= GIVEN REQUEST =
Edit the lines below so that each "life jacket" reads "life vest" instead. Keep every other part of the lines the same.

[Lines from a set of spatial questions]
════════════════

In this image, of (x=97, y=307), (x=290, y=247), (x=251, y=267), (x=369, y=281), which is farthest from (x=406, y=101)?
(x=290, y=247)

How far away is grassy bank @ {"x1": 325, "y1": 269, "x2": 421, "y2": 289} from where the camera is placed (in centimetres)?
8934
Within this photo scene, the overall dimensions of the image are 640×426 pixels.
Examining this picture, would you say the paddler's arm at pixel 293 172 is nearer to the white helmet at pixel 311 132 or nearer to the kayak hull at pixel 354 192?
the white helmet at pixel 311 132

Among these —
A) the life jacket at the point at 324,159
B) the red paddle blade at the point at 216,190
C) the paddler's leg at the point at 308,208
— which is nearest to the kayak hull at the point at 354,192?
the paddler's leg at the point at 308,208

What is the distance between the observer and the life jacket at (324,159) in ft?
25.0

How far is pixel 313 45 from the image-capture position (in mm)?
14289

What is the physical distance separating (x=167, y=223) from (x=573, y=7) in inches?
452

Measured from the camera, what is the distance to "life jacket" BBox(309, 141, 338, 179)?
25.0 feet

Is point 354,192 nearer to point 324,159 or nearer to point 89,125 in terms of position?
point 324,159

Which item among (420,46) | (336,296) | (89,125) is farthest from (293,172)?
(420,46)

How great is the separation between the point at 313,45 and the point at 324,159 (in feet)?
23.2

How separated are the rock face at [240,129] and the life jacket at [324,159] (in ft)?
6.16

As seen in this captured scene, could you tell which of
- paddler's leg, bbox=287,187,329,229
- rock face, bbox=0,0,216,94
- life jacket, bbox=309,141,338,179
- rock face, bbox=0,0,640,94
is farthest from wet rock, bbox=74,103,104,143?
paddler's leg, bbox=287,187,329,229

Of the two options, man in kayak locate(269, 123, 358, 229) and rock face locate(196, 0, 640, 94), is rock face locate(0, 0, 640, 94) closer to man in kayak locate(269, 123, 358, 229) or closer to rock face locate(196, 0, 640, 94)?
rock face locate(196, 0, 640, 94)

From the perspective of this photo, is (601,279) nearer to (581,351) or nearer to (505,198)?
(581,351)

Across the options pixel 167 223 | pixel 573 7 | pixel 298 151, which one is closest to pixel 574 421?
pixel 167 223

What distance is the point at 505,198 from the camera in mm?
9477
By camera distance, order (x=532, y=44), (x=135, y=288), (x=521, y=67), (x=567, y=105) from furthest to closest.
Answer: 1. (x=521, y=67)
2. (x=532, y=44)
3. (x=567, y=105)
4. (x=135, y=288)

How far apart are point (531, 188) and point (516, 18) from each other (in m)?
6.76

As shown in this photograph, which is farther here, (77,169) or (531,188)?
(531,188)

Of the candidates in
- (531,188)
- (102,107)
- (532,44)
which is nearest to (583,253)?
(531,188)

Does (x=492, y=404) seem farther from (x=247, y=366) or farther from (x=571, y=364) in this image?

════════════════

= WRITTEN SOLUTION =
In this image, of (x=97, y=307), (x=290, y=247), (x=251, y=267), (x=369, y=281), which is farthest from (x=406, y=101)?
(x=290, y=247)

How far away is grassy bank @ {"x1": 325, "y1": 269, "x2": 421, "y2": 289} from where the camera is placed (in centimetres)?
8934
Within this photo scene, the overall dimensions of the image are 640×426 pixels.
Examining this picture, would you say the paddler's arm at pixel 293 172 is nearer to the white helmet at pixel 311 132 or nearer to the kayak hull at pixel 354 192?
the white helmet at pixel 311 132

Among these —
A) the life vest at the point at 324,159
B) the red paddle blade at the point at 216,190
C) the paddler's leg at the point at 308,208
— which is nearest to the kayak hull at the point at 354,192?
the paddler's leg at the point at 308,208

What is the distance between the observer and the life vest at (324,159) in ft?
25.0

How far is pixel 313 45 from the image-capture position (in mm)?
14289

What is the physical distance separating (x=167, y=223) from (x=573, y=7) in inches?
452

Measured from the camera, what is the distance to "life vest" BBox(309, 141, 338, 179)?
25.0 feet

Is point 354,192 nearer to point 324,159 or nearer to point 89,125 in terms of position?
point 324,159

Which item among (420,46) | (336,296) | (89,125) is farthest from (293,172)?
(420,46)

How great is the separation between the point at 313,45 and the point at 324,159 (in feet)?
23.2

How separated are the rock face at [240,129] and the life vest at [324,159] (in ft)?
6.16

As seen in this captured scene, could you tell which of
- paddler's leg, bbox=287,187,329,229
- rock face, bbox=0,0,216,94
- life vest, bbox=309,141,338,179
- rock face, bbox=0,0,640,94
is farthest from wet rock, bbox=74,103,104,143?
paddler's leg, bbox=287,187,329,229

Of the two options, man in kayak locate(269, 123, 358, 229) and rock face locate(196, 0, 640, 94), is rock face locate(0, 0, 640, 94) closer to man in kayak locate(269, 123, 358, 229) or closer to rock face locate(196, 0, 640, 94)?
rock face locate(196, 0, 640, 94)

From the perspective of this photo, is (601,279) nearer to (581,351) or nearer to (505,198)?
(581,351)

Across the options pixel 167 223 | pixel 573 7 | pixel 298 151, which one is closest to pixel 574 421?
pixel 167 223

What distance is the point at 505,198 from the camera in mm?
9477
By camera distance, order (x=532, y=44), (x=135, y=288), (x=521, y=67), (x=567, y=105) from furthest to closest.
Answer: 1. (x=521, y=67)
2. (x=532, y=44)
3. (x=567, y=105)
4. (x=135, y=288)

How far apart are point (531, 188) and point (516, 18) from each other (in m)?
6.76

As shown in this photograph, which is farther here, (77,169) or (531,188)?
(531,188)

Of the candidates in
- (531,188)
- (102,107)
- (532,44)
which is nearest to (583,253)?
(531,188)

Does (x=492, y=404) seem farther from (x=247, y=366) or farther from (x=571, y=364) in this image?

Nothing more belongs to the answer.